## YOUR TASK
Copy out the following lines again word for word, with nothing changed.

┌──

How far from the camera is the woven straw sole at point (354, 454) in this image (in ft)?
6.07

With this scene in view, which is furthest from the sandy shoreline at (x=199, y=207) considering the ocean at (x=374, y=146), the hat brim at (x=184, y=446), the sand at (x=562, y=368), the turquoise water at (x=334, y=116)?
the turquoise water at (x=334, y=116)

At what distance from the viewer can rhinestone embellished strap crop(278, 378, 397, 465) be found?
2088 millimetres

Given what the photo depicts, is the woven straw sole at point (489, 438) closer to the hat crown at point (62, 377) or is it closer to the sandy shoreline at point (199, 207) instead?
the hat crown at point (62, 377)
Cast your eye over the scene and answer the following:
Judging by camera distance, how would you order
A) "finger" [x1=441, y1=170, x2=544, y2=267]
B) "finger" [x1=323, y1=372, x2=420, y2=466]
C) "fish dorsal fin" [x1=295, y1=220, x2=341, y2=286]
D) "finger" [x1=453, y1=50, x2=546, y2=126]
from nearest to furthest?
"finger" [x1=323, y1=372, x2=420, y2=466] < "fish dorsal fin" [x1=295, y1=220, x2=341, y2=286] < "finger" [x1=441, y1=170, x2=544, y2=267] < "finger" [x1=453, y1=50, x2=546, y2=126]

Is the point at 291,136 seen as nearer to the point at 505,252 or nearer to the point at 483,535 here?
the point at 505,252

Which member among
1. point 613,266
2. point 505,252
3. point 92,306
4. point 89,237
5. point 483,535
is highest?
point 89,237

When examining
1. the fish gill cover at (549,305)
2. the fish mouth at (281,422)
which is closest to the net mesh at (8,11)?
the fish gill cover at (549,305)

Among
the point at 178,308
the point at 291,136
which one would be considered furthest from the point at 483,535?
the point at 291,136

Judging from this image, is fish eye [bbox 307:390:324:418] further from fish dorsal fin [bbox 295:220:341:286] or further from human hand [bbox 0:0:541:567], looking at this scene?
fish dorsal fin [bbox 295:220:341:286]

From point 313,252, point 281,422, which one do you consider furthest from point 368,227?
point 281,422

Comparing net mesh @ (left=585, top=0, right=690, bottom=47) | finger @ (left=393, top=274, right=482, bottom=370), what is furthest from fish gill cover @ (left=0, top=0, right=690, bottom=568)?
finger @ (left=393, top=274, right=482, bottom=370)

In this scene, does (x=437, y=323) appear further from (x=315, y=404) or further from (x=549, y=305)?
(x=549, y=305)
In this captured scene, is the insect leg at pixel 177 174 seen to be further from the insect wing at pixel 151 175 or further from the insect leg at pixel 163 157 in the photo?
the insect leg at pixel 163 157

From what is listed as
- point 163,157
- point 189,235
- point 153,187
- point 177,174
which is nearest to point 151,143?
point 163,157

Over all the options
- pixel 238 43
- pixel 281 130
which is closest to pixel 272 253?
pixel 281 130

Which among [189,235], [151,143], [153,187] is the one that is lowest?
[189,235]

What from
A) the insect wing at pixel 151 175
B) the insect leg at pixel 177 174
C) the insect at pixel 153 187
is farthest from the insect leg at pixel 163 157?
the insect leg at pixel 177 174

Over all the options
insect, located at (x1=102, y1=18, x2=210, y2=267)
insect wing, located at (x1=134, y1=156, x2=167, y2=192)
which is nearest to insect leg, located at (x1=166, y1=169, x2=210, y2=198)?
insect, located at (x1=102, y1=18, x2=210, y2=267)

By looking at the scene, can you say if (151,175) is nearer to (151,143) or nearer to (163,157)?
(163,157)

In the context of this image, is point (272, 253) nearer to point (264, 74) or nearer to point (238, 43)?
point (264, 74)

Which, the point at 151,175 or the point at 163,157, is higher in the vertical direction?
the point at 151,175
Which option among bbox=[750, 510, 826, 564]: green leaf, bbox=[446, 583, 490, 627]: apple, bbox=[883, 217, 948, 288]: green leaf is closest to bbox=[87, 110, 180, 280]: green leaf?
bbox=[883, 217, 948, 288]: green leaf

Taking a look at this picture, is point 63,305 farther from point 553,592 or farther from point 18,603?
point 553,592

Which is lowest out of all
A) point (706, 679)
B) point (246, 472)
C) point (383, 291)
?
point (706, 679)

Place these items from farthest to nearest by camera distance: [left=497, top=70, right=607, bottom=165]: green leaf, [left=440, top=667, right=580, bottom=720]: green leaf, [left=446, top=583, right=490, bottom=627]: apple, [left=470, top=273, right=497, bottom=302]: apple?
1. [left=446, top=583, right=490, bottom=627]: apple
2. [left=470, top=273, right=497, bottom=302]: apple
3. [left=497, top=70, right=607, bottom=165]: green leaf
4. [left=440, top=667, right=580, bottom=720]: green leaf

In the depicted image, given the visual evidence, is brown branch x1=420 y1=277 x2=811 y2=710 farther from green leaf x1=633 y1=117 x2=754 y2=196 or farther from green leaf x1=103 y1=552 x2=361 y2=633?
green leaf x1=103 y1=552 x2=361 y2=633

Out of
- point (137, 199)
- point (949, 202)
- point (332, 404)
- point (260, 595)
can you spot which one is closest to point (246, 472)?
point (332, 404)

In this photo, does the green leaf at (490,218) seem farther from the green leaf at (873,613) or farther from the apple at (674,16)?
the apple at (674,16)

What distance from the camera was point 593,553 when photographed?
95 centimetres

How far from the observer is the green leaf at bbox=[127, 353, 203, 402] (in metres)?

└──

## COMPLETE RESPONSE
How far from the camera is the woven straw sole at point (354, 454) in this image (in ft)?
6.07

With this scene in view, which is furthest from the sandy shoreline at (x=199, y=207) considering the ocean at (x=374, y=146), the hat brim at (x=184, y=446), the sand at (x=562, y=368), the turquoise water at (x=334, y=116)?
the turquoise water at (x=334, y=116)

At what distance from the viewer can rhinestone embellished strap crop(278, 378, 397, 465) be found?
2088 millimetres

Given what the photo depicts, is the woven straw sole at point (489, 438) closer to the hat crown at point (62, 377) or is it closer to the sandy shoreline at point (199, 207) instead?
the hat crown at point (62, 377)
Cast your eye over the scene and answer the following:
Judging by camera distance, how would you order
A) "finger" [x1=441, y1=170, x2=544, y2=267]
B) "finger" [x1=323, y1=372, x2=420, y2=466]
C) "fish dorsal fin" [x1=295, y1=220, x2=341, y2=286]
D) "finger" [x1=453, y1=50, x2=546, y2=126]
from nearest to furthest?
"finger" [x1=323, y1=372, x2=420, y2=466] < "fish dorsal fin" [x1=295, y1=220, x2=341, y2=286] < "finger" [x1=441, y1=170, x2=544, y2=267] < "finger" [x1=453, y1=50, x2=546, y2=126]

Is the point at 291,136 seen as nearer to the point at 505,252 or nearer to the point at 483,535 here?
the point at 505,252

Which member among
1. point 613,266
2. point 505,252
3. point 92,306
4. point 89,237
5. point 483,535
is highest?
point 89,237

When examining
1. the fish gill cover at (549,305)
2. the fish mouth at (281,422)
which is closest to the net mesh at (8,11)?
the fish gill cover at (549,305)

Among
the point at 178,308
the point at 291,136
which one would be considered furthest from the point at 483,535?
the point at 291,136

Judging from this image, is fish eye [bbox 307:390:324:418] further from fish dorsal fin [bbox 295:220:341:286] or further from human hand [bbox 0:0:541:567], looking at this scene?
fish dorsal fin [bbox 295:220:341:286]

From point 313,252, point 281,422, which one do you consider furthest from point 368,227?
point 281,422

Comparing net mesh @ (left=585, top=0, right=690, bottom=47) | finger @ (left=393, top=274, right=482, bottom=370), what is furthest from fish gill cover @ (left=0, top=0, right=690, bottom=568)?
finger @ (left=393, top=274, right=482, bottom=370)

In this scene, does (x=437, y=323) appear further from (x=315, y=404) or further from (x=549, y=305)?
(x=549, y=305)
In this captured scene, is the insect leg at pixel 177 174 seen to be further from the insect wing at pixel 151 175 or further from the insect leg at pixel 163 157 in the photo?
the insect leg at pixel 163 157

From what is listed as
- point 163,157
- point 189,235
- point 153,187
- point 177,174
which is nearest to point 151,143?
point 163,157

Over all the options
- pixel 238 43
- pixel 281 130
which is closest to pixel 272 253?
pixel 281 130

Which among [189,235], [151,143], [153,187] is the one that is lowest?
[189,235]

What from
A) the insect wing at pixel 151 175
B) the insect leg at pixel 177 174
C) the insect at pixel 153 187
is farthest from the insect leg at pixel 163 157?
the insect leg at pixel 177 174

Over all the options
insect, located at (x1=102, y1=18, x2=210, y2=267)
insect wing, located at (x1=134, y1=156, x2=167, y2=192)
which is nearest to insect leg, located at (x1=166, y1=169, x2=210, y2=198)?
insect, located at (x1=102, y1=18, x2=210, y2=267)

By looking at the scene, can you say if (151,175) is nearer to (151,143) or nearer to (163,157)?
(163,157)

In the context of this image, is point (272, 253) nearer to point (264, 74) or nearer to point (238, 43)?
point (264, 74)

Which, the point at 151,175 or the point at 163,157, is higher in the vertical direction?
the point at 151,175
Which option among bbox=[750, 510, 826, 564]: green leaf, bbox=[446, 583, 490, 627]: apple, bbox=[883, 217, 948, 288]: green leaf is closest to bbox=[87, 110, 180, 280]: green leaf?
bbox=[883, 217, 948, 288]: green leaf

Taking a look at this picture, is point 63,305 farther from point 553,592 or farther from point 18,603?
point 553,592

Which is lowest out of all
A) point (706, 679)
B) point (246, 472)
C) point (383, 291)
?
point (706, 679)

Place these items from farthest to nearest by camera distance: [left=497, top=70, right=607, bottom=165]: green leaf, [left=440, top=667, right=580, bottom=720]: green leaf, [left=446, top=583, right=490, bottom=627]: apple, [left=470, top=273, right=497, bottom=302]: apple?
1. [left=446, top=583, right=490, bottom=627]: apple
2. [left=470, top=273, right=497, bottom=302]: apple
3. [left=497, top=70, right=607, bottom=165]: green leaf
4. [left=440, top=667, right=580, bottom=720]: green leaf

In the depicted image, given the visual evidence, is brown branch x1=420 y1=277 x2=811 y2=710 farther from green leaf x1=633 y1=117 x2=754 y2=196 or farther from green leaf x1=103 y1=552 x2=361 y2=633?
green leaf x1=103 y1=552 x2=361 y2=633

Out of
- point (137, 199)
- point (949, 202)
- point (332, 404)
- point (260, 595)
can you spot which one is closest to point (246, 472)?
point (332, 404)

In this photo, does the green leaf at (490,218) seem farther from the green leaf at (873,613) or farther from the apple at (674,16)?
the apple at (674,16)

What distance from the camera was point 593,553 when photographed?
95 centimetres

How far from the observer is the green leaf at bbox=[127, 353, 203, 402] (in metres)?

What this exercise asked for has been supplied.